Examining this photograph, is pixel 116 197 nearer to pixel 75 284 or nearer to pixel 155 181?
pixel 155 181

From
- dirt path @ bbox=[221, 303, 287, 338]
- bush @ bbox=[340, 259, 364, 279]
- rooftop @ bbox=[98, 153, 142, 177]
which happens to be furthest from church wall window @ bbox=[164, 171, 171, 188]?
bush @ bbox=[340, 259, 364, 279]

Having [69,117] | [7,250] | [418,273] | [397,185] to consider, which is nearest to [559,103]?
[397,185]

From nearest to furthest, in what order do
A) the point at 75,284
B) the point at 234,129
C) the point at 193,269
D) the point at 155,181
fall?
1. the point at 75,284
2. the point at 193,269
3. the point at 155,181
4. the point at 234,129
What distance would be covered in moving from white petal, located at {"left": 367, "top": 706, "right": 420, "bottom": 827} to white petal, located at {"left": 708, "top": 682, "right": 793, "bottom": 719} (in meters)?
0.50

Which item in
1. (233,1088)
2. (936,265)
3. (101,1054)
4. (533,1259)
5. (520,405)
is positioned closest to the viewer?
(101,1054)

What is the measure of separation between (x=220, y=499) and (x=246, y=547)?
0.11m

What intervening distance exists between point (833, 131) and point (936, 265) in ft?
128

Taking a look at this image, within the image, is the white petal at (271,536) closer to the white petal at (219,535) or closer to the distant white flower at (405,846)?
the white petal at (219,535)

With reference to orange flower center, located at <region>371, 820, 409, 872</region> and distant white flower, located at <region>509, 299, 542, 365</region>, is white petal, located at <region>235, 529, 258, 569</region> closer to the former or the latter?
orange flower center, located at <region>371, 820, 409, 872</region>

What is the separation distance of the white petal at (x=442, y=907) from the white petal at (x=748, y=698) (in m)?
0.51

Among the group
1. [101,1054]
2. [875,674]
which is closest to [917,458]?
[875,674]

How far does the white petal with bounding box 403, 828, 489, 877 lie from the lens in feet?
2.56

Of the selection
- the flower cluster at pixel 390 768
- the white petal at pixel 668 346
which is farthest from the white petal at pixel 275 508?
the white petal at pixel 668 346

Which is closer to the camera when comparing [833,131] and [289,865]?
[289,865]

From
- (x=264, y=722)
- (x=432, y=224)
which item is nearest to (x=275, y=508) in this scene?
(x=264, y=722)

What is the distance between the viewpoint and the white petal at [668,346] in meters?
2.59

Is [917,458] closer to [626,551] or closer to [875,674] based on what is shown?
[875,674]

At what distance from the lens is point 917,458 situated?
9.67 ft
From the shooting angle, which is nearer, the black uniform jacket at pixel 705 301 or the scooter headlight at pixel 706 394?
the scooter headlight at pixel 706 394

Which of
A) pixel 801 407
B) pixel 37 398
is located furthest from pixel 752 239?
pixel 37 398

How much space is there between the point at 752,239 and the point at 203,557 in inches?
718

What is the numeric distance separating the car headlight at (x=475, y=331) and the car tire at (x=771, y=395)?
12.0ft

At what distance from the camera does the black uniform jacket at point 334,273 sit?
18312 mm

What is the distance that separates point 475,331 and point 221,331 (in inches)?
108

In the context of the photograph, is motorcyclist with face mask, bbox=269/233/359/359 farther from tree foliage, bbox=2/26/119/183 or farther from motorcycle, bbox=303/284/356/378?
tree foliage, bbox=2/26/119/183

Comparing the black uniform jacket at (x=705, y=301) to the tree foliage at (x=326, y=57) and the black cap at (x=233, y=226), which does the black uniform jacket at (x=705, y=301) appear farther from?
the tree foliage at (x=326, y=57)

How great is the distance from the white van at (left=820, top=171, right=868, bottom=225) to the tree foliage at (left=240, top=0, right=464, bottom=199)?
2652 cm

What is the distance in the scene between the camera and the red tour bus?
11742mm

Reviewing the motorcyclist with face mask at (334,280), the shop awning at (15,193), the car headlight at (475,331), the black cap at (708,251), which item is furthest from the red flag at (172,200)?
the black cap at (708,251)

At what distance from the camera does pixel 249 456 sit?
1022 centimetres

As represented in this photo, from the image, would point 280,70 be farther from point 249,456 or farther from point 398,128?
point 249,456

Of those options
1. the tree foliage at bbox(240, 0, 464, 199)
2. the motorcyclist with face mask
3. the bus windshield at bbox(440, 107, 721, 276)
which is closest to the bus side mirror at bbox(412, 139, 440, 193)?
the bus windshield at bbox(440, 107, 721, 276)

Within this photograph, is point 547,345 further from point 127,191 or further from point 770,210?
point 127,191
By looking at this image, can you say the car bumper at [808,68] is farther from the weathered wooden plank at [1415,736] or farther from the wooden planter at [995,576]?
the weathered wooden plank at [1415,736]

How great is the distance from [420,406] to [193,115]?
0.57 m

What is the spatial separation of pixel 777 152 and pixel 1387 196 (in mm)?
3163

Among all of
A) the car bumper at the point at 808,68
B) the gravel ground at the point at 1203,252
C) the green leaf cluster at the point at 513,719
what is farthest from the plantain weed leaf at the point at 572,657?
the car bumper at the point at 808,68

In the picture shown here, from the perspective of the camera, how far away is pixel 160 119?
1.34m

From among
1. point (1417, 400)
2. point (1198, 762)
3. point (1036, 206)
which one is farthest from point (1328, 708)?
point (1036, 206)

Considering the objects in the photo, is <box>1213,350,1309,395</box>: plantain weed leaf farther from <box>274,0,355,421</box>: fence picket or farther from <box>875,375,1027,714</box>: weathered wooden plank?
────
Write down every line of the data exactly as it appears above.

Output of the task>
Examining this photograph, is pixel 116 197 nearer to pixel 75 284 or nearer to pixel 155 181?
pixel 155 181

From
- dirt path @ bbox=[221, 303, 287, 338]
- bush @ bbox=[340, 259, 364, 279]
- rooftop @ bbox=[98, 153, 142, 177]
which happens to be furthest from church wall window @ bbox=[164, 171, 171, 188]?
bush @ bbox=[340, 259, 364, 279]

Having [69,117] | [7,250] | [418,273] | [397,185] to consider, which is nearest to [559,103]?
[397,185]

From nearest to furthest, in what order do
A) the point at 75,284
B) the point at 234,129
C) the point at 193,269
D) the point at 155,181
fall?
1. the point at 75,284
2. the point at 193,269
3. the point at 155,181
4. the point at 234,129
What distance would be covered in moving from white petal, located at {"left": 367, "top": 706, "right": 420, "bottom": 827} to white petal, located at {"left": 708, "top": 682, "right": 793, "bottom": 719} (in meters)?
0.50

Which item in
1. (233,1088)
2. (936,265)
3. (101,1054)
4. (533,1259)
5. (520,405)
is positioned closest to the viewer?
(101,1054)

What is the measure of separation between (x=220, y=499) and (x=246, y=547)?
0.11m

What intervening distance exists between point (833, 131) and point (936, 265) in ft?
128

Taking a look at this image, within the image, is the white petal at (271,536) closer to the white petal at (219,535) or closer to the distant white flower at (405,846)?
the white petal at (219,535)

With reference to orange flower center, located at <region>371, 820, 409, 872</region> and distant white flower, located at <region>509, 299, 542, 365</region>, is white petal, located at <region>235, 529, 258, 569</region> closer to the former or the latter?
orange flower center, located at <region>371, 820, 409, 872</region>

What is the separation distance of the white petal at (x=442, y=907) from the white petal at (x=748, y=698) (in m)?
0.51

Among the group
1. [101,1054]
2. [875,674]
which is closest to [917,458]?
[875,674]

How far does the white petal with bounding box 403, 828, 489, 877 lie from the lens in feet?
2.56

Of the selection
- the flower cluster at pixel 390 768
- the white petal at pixel 668 346
which is farthest from the white petal at pixel 275 508?
the white petal at pixel 668 346

Which is closer to the camera when comparing [833,131] and [289,865]?
[289,865]

From
- (x=264, y=722)
- (x=432, y=224)
which item is nearest to (x=275, y=508) in this scene?
(x=264, y=722)

What is the distance between the viewpoint and the white petal at [668,346] in meters?
2.59

Is [917,458] closer to [626,551] or closer to [875,674] based on what is shown?
[875,674]

At what distance from the lens is point 917,458 situated?
9.67 ft
From the shooting angle, which is nearer, the black uniform jacket at pixel 705 301 or the scooter headlight at pixel 706 394?
the scooter headlight at pixel 706 394

Which of
A) pixel 801 407
B) pixel 37 398
is located furthest from pixel 752 239?
pixel 37 398

How much space is there between the point at 752,239 and the point at 203,557 in inches?
718

What is the numeric distance separating the car headlight at (x=475, y=331) and the car tire at (x=771, y=395)?
12.0ft

At what distance from the camera does the black uniform jacket at point 334,273 sit?
18312 mm

What is the distance that separates point 475,331 and point 221,331 (in inches)?
108

In the context of the photograph, is motorcyclist with face mask, bbox=269/233/359/359 farther from tree foliage, bbox=2/26/119/183 or farther from motorcycle, bbox=303/284/356/378?
tree foliage, bbox=2/26/119/183

Comparing the black uniform jacket at (x=705, y=301) to the tree foliage at (x=326, y=57) and the black cap at (x=233, y=226), which does the black uniform jacket at (x=705, y=301) appear farther from?
the tree foliage at (x=326, y=57)

How great is the distance from the white van at (left=820, top=171, right=868, bottom=225) to the tree foliage at (left=240, top=0, right=464, bottom=199)?
2652 cm

What is the distance in the scene between the camera and the red tour bus?
11742mm

Reviewing the motorcyclist with face mask at (334,280), the shop awning at (15,193), the car headlight at (475,331), the black cap at (708,251), which item is furthest from the red flag at (172,200)?
the black cap at (708,251)

At what distance from the camera does pixel 249 456 sit?
1022 centimetres

As represented in this photo, from the image, would point 280,70 be farther from point 249,456 or farther from point 398,128?
point 249,456

Of those options
1. the tree foliage at bbox(240, 0, 464, 199)
2. the motorcyclist with face mask
3. the bus windshield at bbox(440, 107, 721, 276)
which is closest to the bus side mirror at bbox(412, 139, 440, 193)?
the bus windshield at bbox(440, 107, 721, 276)

Within this photograph, is point 547,345 further from point 127,191 or further from point 770,210?
point 127,191
By looking at this image, can you say the car bumper at [808,68] is farther from the weathered wooden plank at [1415,736] or farther from the wooden planter at [995,576]?
the weathered wooden plank at [1415,736]

How great is the distance from [420,406] to [193,115]?
0.57 m

What is the spatial separation of pixel 777 152 and pixel 1387 196 (in mm)?
3163

Among all of
A) the car bumper at the point at 808,68
B) the gravel ground at the point at 1203,252
C) the green leaf cluster at the point at 513,719
what is farthest from the plantain weed leaf at the point at 572,657?
the car bumper at the point at 808,68

In the picture shown here, from the perspective of the camera, how far away is pixel 160 119?
1.34m

From among
1. point (1417, 400)
2. point (1198, 762)
3. point (1036, 206)
which one is farthest from point (1328, 708)?
point (1036, 206)

Considering the objects in the photo, is <box>1213,350,1309,395</box>: plantain weed leaf farther from <box>274,0,355,421</box>: fence picket or farther from <box>875,375,1027,714</box>: weathered wooden plank?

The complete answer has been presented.